“愿聞其詳。”
“是這樣的,”裴湘隨意指了個方向,溫聲解釋道,“那位和我們分開的不知名老先生,是一位希臘人。我們之前在一起談論紫羅蘭時,那位老先生提了幾句家鄉的事,說到了那場獨立戰爭,這勾起了我的一些好奇心。
“然后,嗯,就在剛才,我忽然想到,您的朋友莫爾塞夫子爵的父親費爾南德莫爾塞夫伯爵不正是在那場戰爭中立下了很大的功勛,然后才成為了法國的將軍的嗎
“所以我就想問問,作為獨子的莫爾塞夫子爵有沒有從他父親那里聽到更多的、和那場戰爭相關的細節當然,我并不是要探聽那些真正的隱秘,只是有些好奇那位已逝的約阿尼納總督。您知道,我們這邊的許多人都對他懷以尊敬和同情,可惜他最后還是失敗了。”
聽完裴湘的解釋后,弗朗茲心中疑惑全消。因為確實有不少人好奇那場戰事,好奇莫爾塞夫伯爵曾經的恩主是個什么樣的人,好奇那位帕夏是如何信任并倚重莫爾塞夫伯爵的
于是,在接下來的游玩路上,結伴而行的三個年輕人一邊欣賞著各種美麗的園藝作品,一邊談論著多年前發生的那場戰爭。
弗朗茲見瑪莎也非常感興趣,便盡力復述著他從好友阿爾貝那里聽來的一些“獨家消息”。
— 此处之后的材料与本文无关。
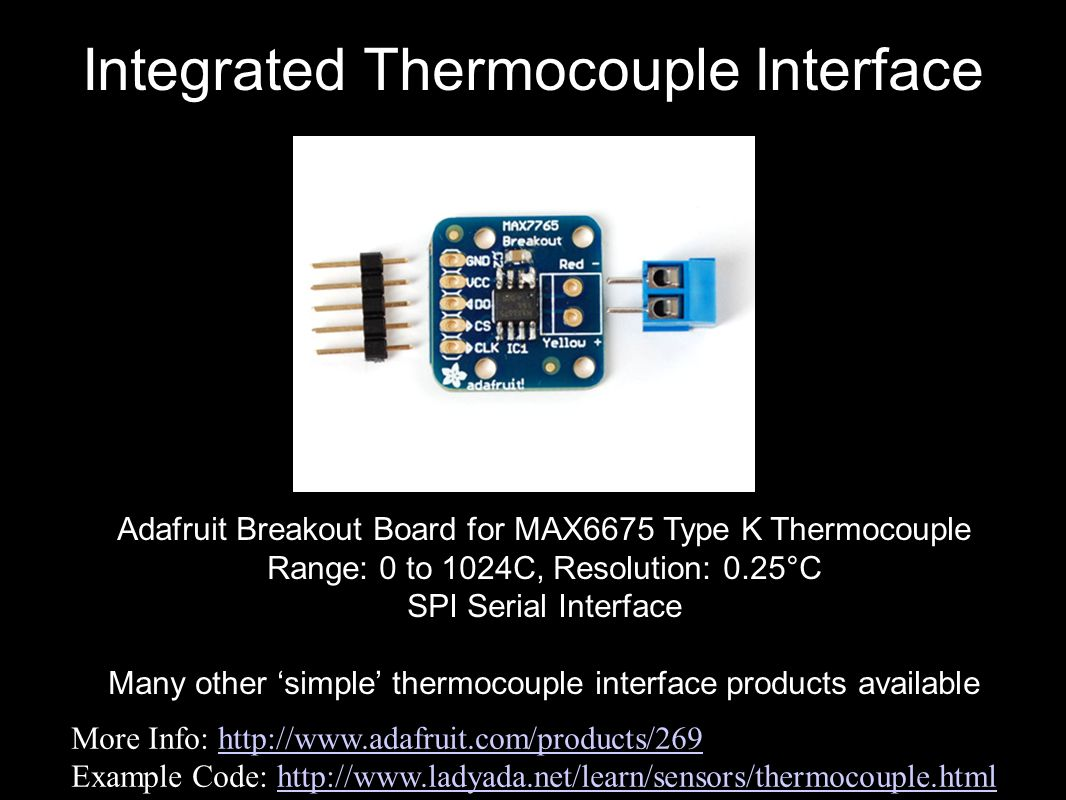 Integrated Thermocouple Interface More Info: http://www.adafruit.com/products/269http://www.adafruit.com/products/269 Example Code: http://www.ladyada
可惜這些消息都是在反復描述那位去世的帕夏是如何看重莫爾塞夫伯爵的,并沒有任何可供裴湘抽絲剝繭發現秘密的線索。
早有心理準備的裴湘并不覺得有多失望,反而聽得津津有味。因為這些故事并不是公開發表且廣為流傳的,要是她找人收集打聽,也要花費一些力氣的,還可能不如弗朗茲講述得這般全面“客觀”。
“弄清楚一個人是如何宣揚和修飾自己的過去經歷的,便可以從中分析出此人的部分性格特點。而越是完美沒有漏洞的故事,反而是處處透著可疑”
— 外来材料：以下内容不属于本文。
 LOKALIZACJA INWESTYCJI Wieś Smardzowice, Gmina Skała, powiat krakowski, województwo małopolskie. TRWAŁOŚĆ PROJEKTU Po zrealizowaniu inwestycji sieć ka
等到園藝展覽會之行快要結束的時候,裴湘等人終于再次見到了中途離開的呂西安德布雷。
這位先生再次彬彬有禮地向裴湘表示了歉意后,也參與進了朋友們的話題討論。
也許是為了彌補之前撇下同行女伴匆忙離開的禮儀欠缺舉動,作為機要秘書的呂西安一改往常謹言慎行的穩重精明作風,對裴湘透露了不少他在各位大臣府上聽來的的小道消息。
說實話,這些同費爾南相關的小道消息的真實度是絕對不低的,畢竟它們的來源要更加隱蔽和多樣。
而裴湘聽著聽著,注意力就漸漸從費爾南德莫爾塞夫伯爵的個人成功經歷上轉移開了,開始留意透露這些消息的呂西安德布雷本人。這是她第一次真切感受到這位法國內政部機要秘書的能力。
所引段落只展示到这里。